Japan's upper house starts debate on contentious war bills amid plunging support for Abe gov't

People's Daily Online

(Xinhua) 17:03, July 27, 2015

TOKYO, July 27 -- Japan's upper house of parliament on Monday began discussions on a package of controversial security bills that, if enacted, will allow for the nation's Self-Defense Forces to have an expanded role abroad, despite an ongoing public backlash that has seen hundreds of thousands took to the streets in protests.

The contentious legislation was forced through the lower house of parliament on July 16 by Prime Minister Shinzo Abe's ruling coalition bloc, as opposition parties left the lower chamber in protest against the bills and boycotted the vote.

The steamrolling of the bills through the lower house drew outrage from the public, of which, according to recent polls, 80 percent do not feel they have received sufficient explanation about the war bills and more than 60 percent are ardently opposed to the bills that could see Japanese forces drawn into active conflicts alongside its allies like the United States, in a reversal of Japan's pacifist leanings since the end of World War II and in contravention to the war-renouncing Article 9 of the constitution, that the bills seek to 'reinterpret' into law.

In a plenary session of the upper house, a special committee heard Monday that deliberations between governing and opposition parties will begin in earnest on Tuesday and while it was noted the controversial bills have failed to gain public approval or understanding, the upper house session will purportedly allow enough time to answer the public's concerns and questions.

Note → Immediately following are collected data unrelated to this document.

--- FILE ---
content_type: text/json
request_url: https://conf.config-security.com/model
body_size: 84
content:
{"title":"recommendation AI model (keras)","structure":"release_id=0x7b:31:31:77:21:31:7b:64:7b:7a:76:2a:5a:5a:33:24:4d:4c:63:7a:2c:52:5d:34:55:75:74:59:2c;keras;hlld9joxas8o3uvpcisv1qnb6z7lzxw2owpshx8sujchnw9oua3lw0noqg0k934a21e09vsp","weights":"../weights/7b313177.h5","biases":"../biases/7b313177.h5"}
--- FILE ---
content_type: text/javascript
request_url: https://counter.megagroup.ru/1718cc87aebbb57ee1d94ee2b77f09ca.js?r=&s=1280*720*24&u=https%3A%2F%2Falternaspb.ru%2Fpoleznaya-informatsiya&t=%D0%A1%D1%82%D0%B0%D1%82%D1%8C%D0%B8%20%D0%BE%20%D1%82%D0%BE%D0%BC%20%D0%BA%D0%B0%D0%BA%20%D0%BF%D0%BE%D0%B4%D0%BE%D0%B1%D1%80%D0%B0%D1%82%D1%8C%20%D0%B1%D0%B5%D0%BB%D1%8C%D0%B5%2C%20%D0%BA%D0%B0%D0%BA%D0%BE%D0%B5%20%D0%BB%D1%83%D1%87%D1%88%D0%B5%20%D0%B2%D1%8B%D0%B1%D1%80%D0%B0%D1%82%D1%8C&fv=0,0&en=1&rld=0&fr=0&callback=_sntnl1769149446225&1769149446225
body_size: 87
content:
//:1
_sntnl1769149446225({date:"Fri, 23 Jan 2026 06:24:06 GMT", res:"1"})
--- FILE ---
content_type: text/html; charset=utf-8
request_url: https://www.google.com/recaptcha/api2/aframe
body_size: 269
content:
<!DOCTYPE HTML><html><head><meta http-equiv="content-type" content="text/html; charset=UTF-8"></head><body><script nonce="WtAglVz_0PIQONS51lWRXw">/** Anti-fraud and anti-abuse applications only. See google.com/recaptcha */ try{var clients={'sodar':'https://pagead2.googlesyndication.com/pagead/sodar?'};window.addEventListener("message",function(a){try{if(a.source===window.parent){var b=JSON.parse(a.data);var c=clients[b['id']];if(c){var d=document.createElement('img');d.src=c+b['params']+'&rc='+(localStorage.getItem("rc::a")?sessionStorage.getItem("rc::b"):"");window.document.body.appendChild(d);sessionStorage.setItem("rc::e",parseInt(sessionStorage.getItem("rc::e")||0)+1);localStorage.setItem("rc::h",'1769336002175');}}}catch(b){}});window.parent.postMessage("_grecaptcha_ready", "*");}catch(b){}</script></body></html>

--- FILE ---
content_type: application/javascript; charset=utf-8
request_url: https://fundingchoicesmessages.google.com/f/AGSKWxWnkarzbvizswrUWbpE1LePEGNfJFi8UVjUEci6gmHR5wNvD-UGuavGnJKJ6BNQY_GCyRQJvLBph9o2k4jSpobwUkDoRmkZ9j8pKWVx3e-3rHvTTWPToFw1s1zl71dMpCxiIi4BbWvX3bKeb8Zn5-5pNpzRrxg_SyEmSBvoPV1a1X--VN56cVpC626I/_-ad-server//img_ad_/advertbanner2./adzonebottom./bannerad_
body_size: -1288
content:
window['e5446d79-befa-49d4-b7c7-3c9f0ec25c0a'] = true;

However, some opposition party members remain adequate that the nature of trying to steamroll bills into law by thwarting the constitution and ignoring public sentiment, will never be understood by the public here, no matter how much the government tries to explain, and such a method of governance is increasingly angering the public and alienating Abe from his electorate, as evidenced by his support rate plummeting to below the 40 percent threshold recently for the first time since he took office in 2012.

Nevertheless, Abe told the upper house session Monday that the new security legislation was indispensable and intimated that there may be situations whereby Japan's forces are required to respond with force.

'The government bears a responsibility to assume every kind of situation and be prepared to make a seamless response. The legislation for peace and security is indispensable for fulfilling such a responsibility,' the prime minister was quoted as saying.

The start of the deliberations in the upper house Monday came on the heels of Japan releasing its annual defense white paper last week, which some notable Asia Pacific commentators and defense analysts said that along with recent bellicose moves from the Foreign Ministry here, has served to hype up a perceived threat in the region and catalyze a 'culture of fear' as means for Abe's government to justify the war bills and bolster the nation's military clout as public fear is manipulated into support for the bills.

Opposition lawmakers and leading experts on constitutional law have on numerous occasions pointed out to the ruling bloc that the bills which seek to allow Japan to exercise the right to collective self-defense are unconstitutional, but even if the bills are rejected by the upper house, or the opposition parties again boycott the vote within 60 days, the bills will be sent back to the more powerful lower chamber to be voted on, where the ruling coalition holds more than a two-thirds majority and can pass the bills thusly.

Katsuya Okada, leader of the main opposition Democratic Party of Japan, said Monday that he hopes to rally more support from the public to put pressure on Abe to withdraw the bills that have served to hollow out and make a mockery of Japan's constitution and the nation's democratic ideals, as Abe unilaterally gave assurance to Washington during a summit there earlier this year, that the legislation would be passed and Japan could augment its military role for the U.S., before the bills had been fully debated in the lower house and found to be unconstitutional and against public opinion.

Other opposition lawmakers on Monday took aim at the ruling coalition, arguing that further reinterpretations of the constitution could accelerate the prime minister's plans to remilitarize Japan, and could see Japan join wars of aggression with other countries aside from the U.S. and revert to pre-war conscription in a bid to forcefully boost the size of Japan's military.